▸ **Arbeitsauftrag A**
Ändere im Textauszug zu Meschiks Text den Abschnitt von „Michael Wiederstein meinte, Trauerreden“ bis einschließlich „der Text gelungen.“: Ersetze darin „Trauerreden“ durch „Grabreden“ und gib den Abschnitt so wieder.
▸ **Arbeitsauftrag B**
Setze den Textauszug mit den Urteilen über Meschiks Text nach seinem letzten Satz fort.

Michael Wiederstein meinte, Trauerreden haben etwas mit diesem Text gemein. Man spare das Wahre immer aus, das tue auch Meschiks Text. Das Leben des Vaters sei tatsächlich ähnlich wie das vieler anderer, die Väter seien auch in den Trauerreden alle gleich. Der Text spare alle Brüche aus, deshalb passen auch die Kalendersprüche hinein. Wenn das nicht das Ziel des Texts wäre, stimme er Winkels zu, wenn das Absicht sei, dann sei der Text gelungen.

Stefan Gmünder urteilte, dieser Text gehe das Wagnis der Empfindung ein und das finde er gut so. „Alles was du tun musst, ist einen wahren Satz schreiben“, zitierte er Ernest Hemingway. Hier sei die Signatur der Abwesenheit enthalten, um dadurch die Teile, die man hat, speichern zu können. Das Wir hasse er normalerweise, aber hier habe das Wir einen ökonomischen Grund und daher halte er es für gerechtfertigt.

▸ **Datenauszug**
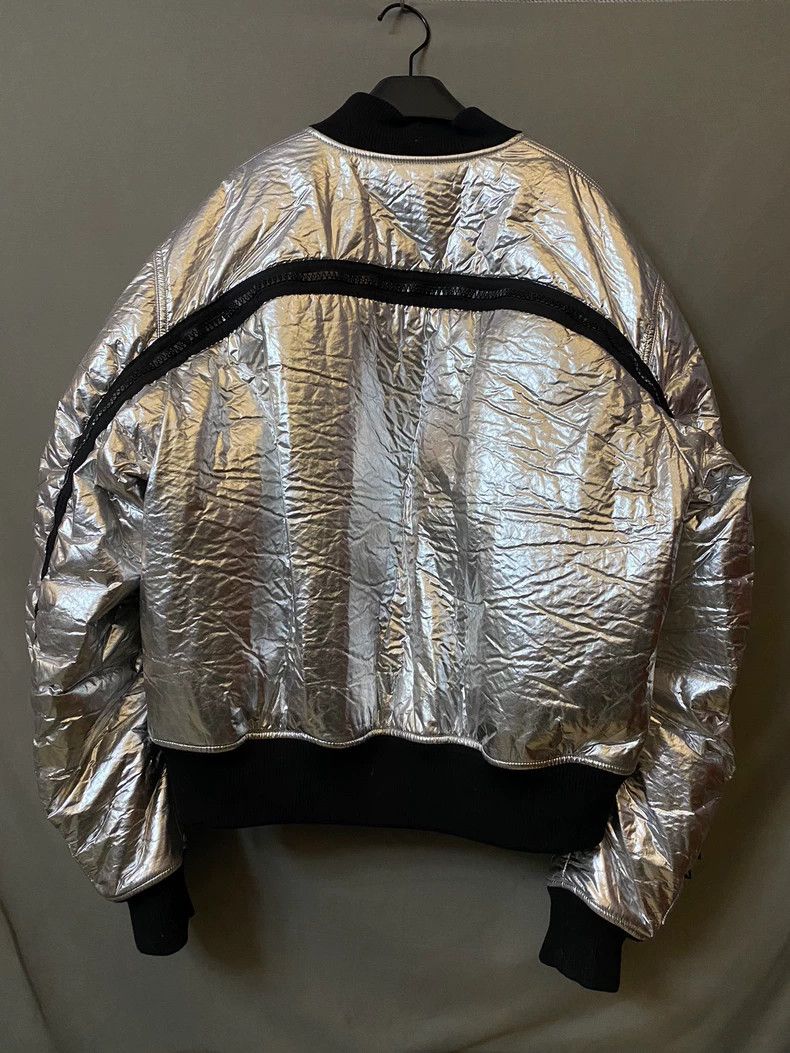 Dries Van Noten Dries Van Noten Silver Bomber Jacket-yf Size US M / EU 48-50 / 2 - 1 Thumbnail
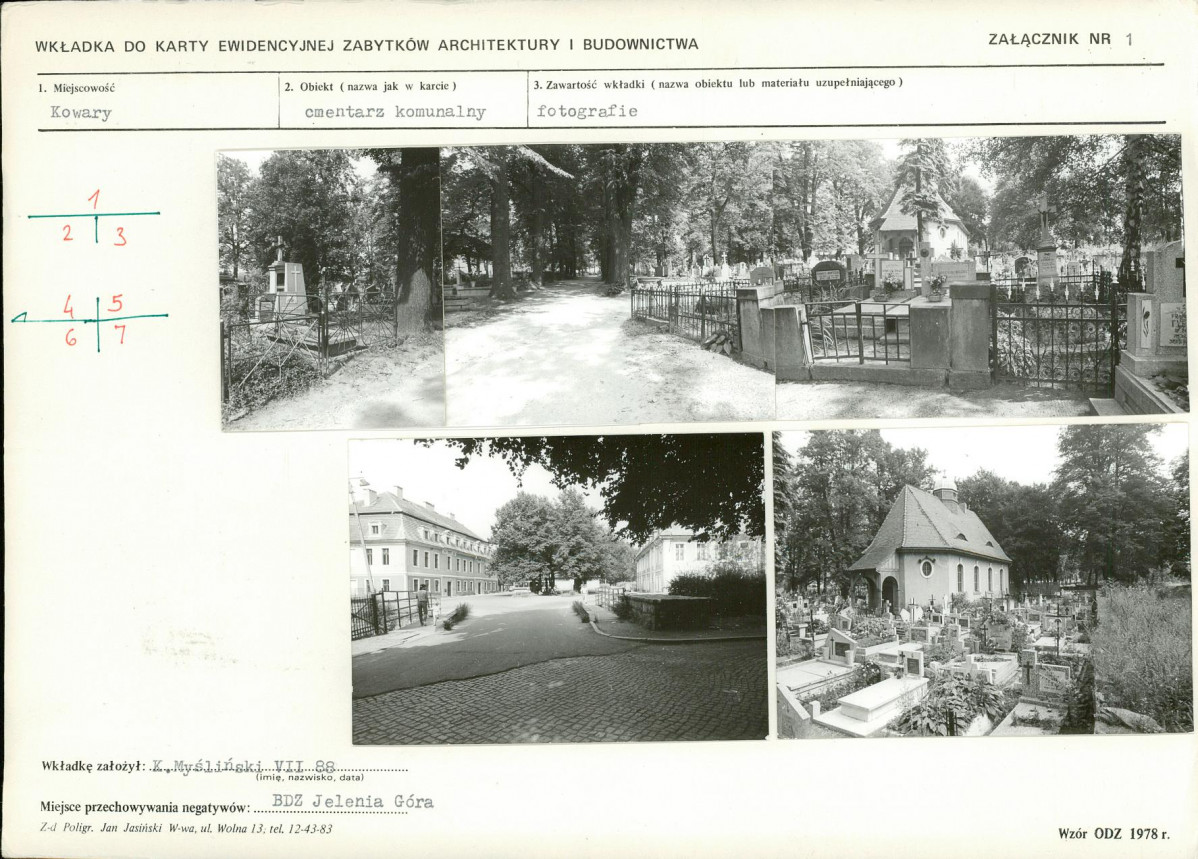 Karta cmentarza, skan nr 6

▸ **Antwort A**
Michael Wiederstein meinte, Grabreden haben etwas mit diesem Text gemein. Man spare das Wahre immer aus, das tue auch Meschiks Text. Das Leben des Vaters sei tatsächlich ähnlich wie das vieler anderer, die Väter seien auch in den Grabreden alle gleich. Der Text spare alle Brüche aus, deshalb passen auch die Kalendersprüche hinein. Wenn das nicht das Ziel des Texts wäre, stimme er Winkels zu, wenn das Absicht sei, dann sei der Text gelungen.

▸ **Antwort B**
Keller fehlte Differenz

Hildegard Keller fasste zusammen, das Thema sei die Erinnerung an den eigenen Vater. Dieses Thema mache es schwer, etwas Bösartiges zu sagen – „ich tue es trotzdem“. Wenn sie eine Lebensgeschichte lesen wolle, brauche sie die Differenz, die hier jedoch weggelassen sei.

Nora Gomringer meinte zu erkennen, dass es sich um die Autorenwerdung handle. Den Determinismus, der im Text vorzufinden sei, finde sie spannend. Sie störe die Abwesenheit des Negativen nicht. Der erdachte Vater sei vielleicht interessant, „traurig, lakonisch“, aber auch eine Möglichkeit, darüber zu schreiben.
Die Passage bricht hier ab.